> [Provided passage]:
>>

Counter-current heat exchanger LMTD: Hot water (0.01 m^3/min) cools from 80 °C to 50 °C in the tube side of a counter-current shell-and-tube exchanger. Cold oil (0.05 m^3/min, density 800 kg/m^3, cp = 2 kJ/kg·K) enters at 20 °C. What is the approximate log-mean temperature difference (LMTD) in °C?

Introduction / Context:
The log-mean temperature difference (LMTD) provides the effective driving force for heat exchange in counter-current and co-current exchangers. Given inlet and outlet temperatures, LMTD captures end-point differences into one representative value for duty calculations.

Given Data / Assumptions:

• Hot water: 0.01 m^3/min ≈ 10 kg/min, cp ≈ 4.18 kJ/kg·K.
• Hot side: T_h,in = 80 °C, T_h,out = 50 °C.

<<

> [Exercise instructions]:
- 1) In the heat exchanger problem, what is the cold oil's inlet temperature?
- 2) Do these statements agree with the heat exchanger problem? Answer yes or no for each, quoting the words that decide it.
(a) The hot water flows through the tube side of the exchanger.
(b) The cold oil has a density of 1000 kg/m^3.
(c) The hot water's specific heat is taken as about 4.18 kJ/kg·K.
You won't need the records.

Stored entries
>>

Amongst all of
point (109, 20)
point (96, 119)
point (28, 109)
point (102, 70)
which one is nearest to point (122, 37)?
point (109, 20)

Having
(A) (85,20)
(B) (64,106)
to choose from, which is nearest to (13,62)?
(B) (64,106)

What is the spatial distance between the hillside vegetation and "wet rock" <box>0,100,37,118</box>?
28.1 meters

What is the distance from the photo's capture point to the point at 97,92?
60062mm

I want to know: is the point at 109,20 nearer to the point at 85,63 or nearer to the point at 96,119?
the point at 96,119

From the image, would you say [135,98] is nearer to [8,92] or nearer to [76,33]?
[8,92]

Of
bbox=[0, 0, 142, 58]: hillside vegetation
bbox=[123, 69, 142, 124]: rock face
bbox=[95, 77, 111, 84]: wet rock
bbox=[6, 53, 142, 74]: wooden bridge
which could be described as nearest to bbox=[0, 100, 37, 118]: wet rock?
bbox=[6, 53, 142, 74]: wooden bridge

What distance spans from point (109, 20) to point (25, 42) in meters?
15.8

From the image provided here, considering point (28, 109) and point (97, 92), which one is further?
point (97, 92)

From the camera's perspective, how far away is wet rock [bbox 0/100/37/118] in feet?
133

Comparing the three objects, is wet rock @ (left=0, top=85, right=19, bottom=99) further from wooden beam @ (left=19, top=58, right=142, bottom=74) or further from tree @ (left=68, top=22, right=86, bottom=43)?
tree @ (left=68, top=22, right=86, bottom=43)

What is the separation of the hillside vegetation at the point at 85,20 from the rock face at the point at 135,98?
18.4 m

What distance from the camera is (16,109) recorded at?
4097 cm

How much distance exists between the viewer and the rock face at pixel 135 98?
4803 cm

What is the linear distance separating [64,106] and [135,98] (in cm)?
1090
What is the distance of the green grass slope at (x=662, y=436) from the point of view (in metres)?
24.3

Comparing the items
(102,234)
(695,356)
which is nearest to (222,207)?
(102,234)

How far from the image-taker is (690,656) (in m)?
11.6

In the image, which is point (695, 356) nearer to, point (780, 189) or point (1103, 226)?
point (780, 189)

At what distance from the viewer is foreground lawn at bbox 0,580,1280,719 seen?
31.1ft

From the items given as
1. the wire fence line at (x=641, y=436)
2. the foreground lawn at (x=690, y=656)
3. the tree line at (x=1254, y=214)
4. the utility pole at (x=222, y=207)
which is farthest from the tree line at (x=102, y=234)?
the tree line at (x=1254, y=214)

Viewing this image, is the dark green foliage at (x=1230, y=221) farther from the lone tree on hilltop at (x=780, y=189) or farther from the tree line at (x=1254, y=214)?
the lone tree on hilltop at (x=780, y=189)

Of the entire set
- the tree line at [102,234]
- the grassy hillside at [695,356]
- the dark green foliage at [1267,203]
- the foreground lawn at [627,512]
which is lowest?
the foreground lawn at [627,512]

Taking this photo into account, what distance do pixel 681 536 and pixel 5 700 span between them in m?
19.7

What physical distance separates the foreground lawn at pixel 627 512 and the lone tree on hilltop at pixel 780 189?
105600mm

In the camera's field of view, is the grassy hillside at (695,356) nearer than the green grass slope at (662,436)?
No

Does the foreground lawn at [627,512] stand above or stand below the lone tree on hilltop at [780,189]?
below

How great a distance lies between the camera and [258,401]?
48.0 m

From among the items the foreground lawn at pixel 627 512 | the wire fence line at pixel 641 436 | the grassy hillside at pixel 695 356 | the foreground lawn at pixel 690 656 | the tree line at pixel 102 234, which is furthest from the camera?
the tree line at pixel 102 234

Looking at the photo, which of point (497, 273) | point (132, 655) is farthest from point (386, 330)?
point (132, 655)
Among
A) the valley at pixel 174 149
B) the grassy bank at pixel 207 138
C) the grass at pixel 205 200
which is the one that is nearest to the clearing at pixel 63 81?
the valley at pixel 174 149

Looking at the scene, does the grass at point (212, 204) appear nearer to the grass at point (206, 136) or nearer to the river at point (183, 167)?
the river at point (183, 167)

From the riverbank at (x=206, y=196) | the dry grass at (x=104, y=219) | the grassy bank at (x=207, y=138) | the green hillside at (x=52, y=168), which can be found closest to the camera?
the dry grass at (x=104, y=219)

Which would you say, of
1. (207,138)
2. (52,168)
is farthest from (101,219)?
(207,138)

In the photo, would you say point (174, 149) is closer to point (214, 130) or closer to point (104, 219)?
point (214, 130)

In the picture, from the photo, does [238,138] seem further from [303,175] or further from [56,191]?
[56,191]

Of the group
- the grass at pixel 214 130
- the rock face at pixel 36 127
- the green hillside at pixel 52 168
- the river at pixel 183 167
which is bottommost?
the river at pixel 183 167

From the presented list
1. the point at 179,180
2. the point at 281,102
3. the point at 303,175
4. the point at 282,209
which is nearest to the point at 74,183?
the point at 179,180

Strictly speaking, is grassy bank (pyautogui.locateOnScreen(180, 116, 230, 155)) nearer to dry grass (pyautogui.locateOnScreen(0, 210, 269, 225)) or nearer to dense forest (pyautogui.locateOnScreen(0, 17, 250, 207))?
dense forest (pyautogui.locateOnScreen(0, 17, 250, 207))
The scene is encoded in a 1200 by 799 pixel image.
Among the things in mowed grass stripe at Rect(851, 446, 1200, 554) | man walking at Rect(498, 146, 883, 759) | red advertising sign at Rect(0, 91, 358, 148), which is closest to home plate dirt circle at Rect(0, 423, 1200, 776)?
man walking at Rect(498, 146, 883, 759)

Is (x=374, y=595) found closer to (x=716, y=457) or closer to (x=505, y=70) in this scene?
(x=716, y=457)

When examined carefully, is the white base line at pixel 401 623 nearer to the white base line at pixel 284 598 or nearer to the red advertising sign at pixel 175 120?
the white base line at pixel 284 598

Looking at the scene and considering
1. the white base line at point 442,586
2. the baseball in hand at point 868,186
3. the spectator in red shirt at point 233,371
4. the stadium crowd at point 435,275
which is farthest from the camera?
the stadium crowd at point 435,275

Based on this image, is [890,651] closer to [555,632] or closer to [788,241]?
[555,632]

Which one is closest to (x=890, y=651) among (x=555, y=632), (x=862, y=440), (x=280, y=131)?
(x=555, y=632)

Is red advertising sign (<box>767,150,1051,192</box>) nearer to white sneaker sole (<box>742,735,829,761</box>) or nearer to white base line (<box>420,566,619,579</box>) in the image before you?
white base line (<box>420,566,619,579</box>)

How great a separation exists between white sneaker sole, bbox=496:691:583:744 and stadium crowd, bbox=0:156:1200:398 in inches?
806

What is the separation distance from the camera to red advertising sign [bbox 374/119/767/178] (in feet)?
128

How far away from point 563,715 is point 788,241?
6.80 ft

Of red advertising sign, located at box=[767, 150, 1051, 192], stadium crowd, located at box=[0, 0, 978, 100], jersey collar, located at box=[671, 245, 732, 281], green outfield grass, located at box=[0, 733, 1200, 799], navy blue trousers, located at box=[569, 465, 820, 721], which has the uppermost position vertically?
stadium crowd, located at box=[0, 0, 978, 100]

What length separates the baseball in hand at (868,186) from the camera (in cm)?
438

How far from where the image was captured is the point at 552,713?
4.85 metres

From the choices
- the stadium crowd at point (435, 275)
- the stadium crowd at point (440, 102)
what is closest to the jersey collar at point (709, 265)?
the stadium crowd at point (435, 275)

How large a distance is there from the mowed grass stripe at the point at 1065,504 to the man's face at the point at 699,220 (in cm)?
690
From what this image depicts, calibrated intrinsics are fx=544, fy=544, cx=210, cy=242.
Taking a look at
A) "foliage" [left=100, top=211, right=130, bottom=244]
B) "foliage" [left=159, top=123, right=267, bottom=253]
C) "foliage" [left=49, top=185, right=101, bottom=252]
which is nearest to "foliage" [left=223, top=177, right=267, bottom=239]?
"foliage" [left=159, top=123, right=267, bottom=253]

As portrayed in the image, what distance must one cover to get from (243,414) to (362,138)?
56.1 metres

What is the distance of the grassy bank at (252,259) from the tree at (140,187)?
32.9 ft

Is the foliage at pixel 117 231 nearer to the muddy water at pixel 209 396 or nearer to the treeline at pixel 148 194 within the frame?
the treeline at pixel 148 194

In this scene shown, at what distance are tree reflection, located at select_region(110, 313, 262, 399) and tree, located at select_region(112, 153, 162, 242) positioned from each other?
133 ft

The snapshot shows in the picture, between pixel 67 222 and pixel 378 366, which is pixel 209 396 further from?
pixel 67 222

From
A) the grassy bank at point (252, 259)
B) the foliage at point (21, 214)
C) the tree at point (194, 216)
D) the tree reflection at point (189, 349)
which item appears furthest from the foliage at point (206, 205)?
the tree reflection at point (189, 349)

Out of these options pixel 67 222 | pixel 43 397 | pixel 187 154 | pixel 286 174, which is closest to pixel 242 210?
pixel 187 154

<<

> [Task results]:
- 1) 20 °C.

- 2)
(a) Yes: "in the tube side of a counter-current shell-and-tube exchanger"
(b) No: "density 800 kg/m^3"
(c) Yes: "cp ≈ 4.18 kJ/kg·K"